I'm no legal expert but my understanding is that railway by-laws are as enforceable as any other law and by entering railway property, you legally speaking, have agreed to comply to them.

-- Sun Jan 06, 2013 1:16 pm --

Balti said:
tidyman said:
A few people could be in for a shock soon. As they are bringing in an £80 standard fine for people caught traveling without a ticket, when they have had an opportunity to buy one.


cheaper than the fricking ticket quite often



I want to travel on the train not buy it ffs

I'm not talking about gibbing to London or Edinburgh. It's a local thing to clamp down on the sort of free journeys people have been talking about on this thread and people paying short by claiming to have traveled from a nearer station than they actually have.

It won't take many £80 rides from Stockport to Manchester for people to suddenly find the ticket office, I wouldn't imagine.

Ey up Tidyman

Plenty of people have found a way of avoiding them and lots of other revenue raising scams. It is just that the powers that be keep it quiet.

Are you and other Bluemooners aware that Regulations and Bylaws railway or otherwise are not laws? Are you and other Bluemooners even aware that statutes passed by parliment are not laws? None of the Statutes, regulations, by laws, etc etc are enforceable unless you agree to being bound by them. Including Council tax, Parking fines, TV Licencse etc etc.

Does anyone on here know and understand that the United Kingdom is a registered Company/Corporation as is every Magistrates Court, Police Force, County Council, Local Council, in fact all aspects of "Authority" and writer's of Regulation, by law, Statute etc have one goal, which is to raise revenue (like all business) from you. Or more accurately your Legal Fiction sometimes known as your strawman.
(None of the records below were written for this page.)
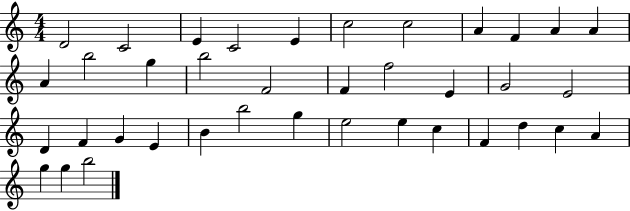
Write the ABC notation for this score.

X:1
T:Untitled
M:4/4
L:1/4
K:C
D2 C2 E C2 E c2 c2 A F A A A b2 g b2 F2 F f2 E G2 E2 D F G E B b2 g e2 e c F d c A g g b2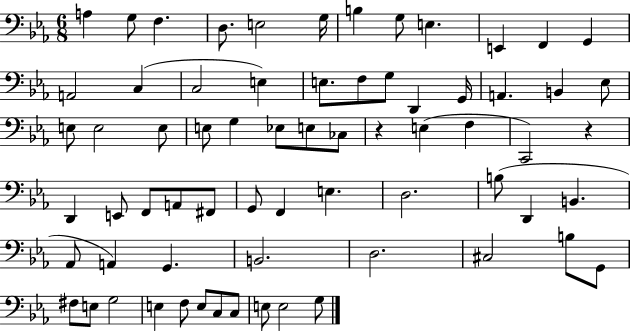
A3/q G3/e F3/q. D3/e. E3/h G3/s B3/q G3/e E3/q. E2/q F2/q G2/q A2/h C3/q C3/h E3/q E3/e. F3/e G3/e D2/q G2/s A2/q. B2/q Eb3/e E3/e E3/h E3/e E3/e G3/q Eb3/e E3/e CES3/e R/q E3/q F3/q C2/h R/q D2/q E2/e F2/e A2/e F#2/e G2/e F2/q E3/q. D3/h. B3/e D2/q B2/q. Ab2/e A2/q G2/q. B2/h. D3/h. C#3/h B3/e G2/e F#3/e E3/e G3/h E3/q F3/e E3/e C3/e C3/e E3/e E3/h G3/e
I will leave it at that for the moment as I do not want this thread to spin off away from the OP's original intent.

Bit busy at the moment to start another topic as I am off out for a pint in a minute.
 
Re: Railway system in this country - MP'S latest Scam

Right ...so Network Rail want to upgrade the network at a cost of £37.5 billion. To do this they have agreed funding of 50% with the government (from the taxes raised from you and me). The remaining 50% will have to come from ticket price increases and 'efficiencies'. (Ticket price increases will come from you and me and the efficiencies (jargon for fewer staff) will impact you and me. Which means for the next few five years or so we will be paying more for a shite service. (Won't affect the ministers though cos they will be travelling in their limos)

At the end of the upgrade there will be big improvements to the Network which means that the operators will be able to run more trains with more seats.

Now I may be thick but why are we (the taxpayer and rail user) paying for the upgrades so that the operators can sell more tickets (at higher prices cos they will have been increased over the next five years and you can bet your bottom dollar that they wont reduce once the upgrades done) and make more profit to pay their shareholders.

Am I missing something here? Or are we being screwed so that the rich can line their pockets with even more of our hard earned cash.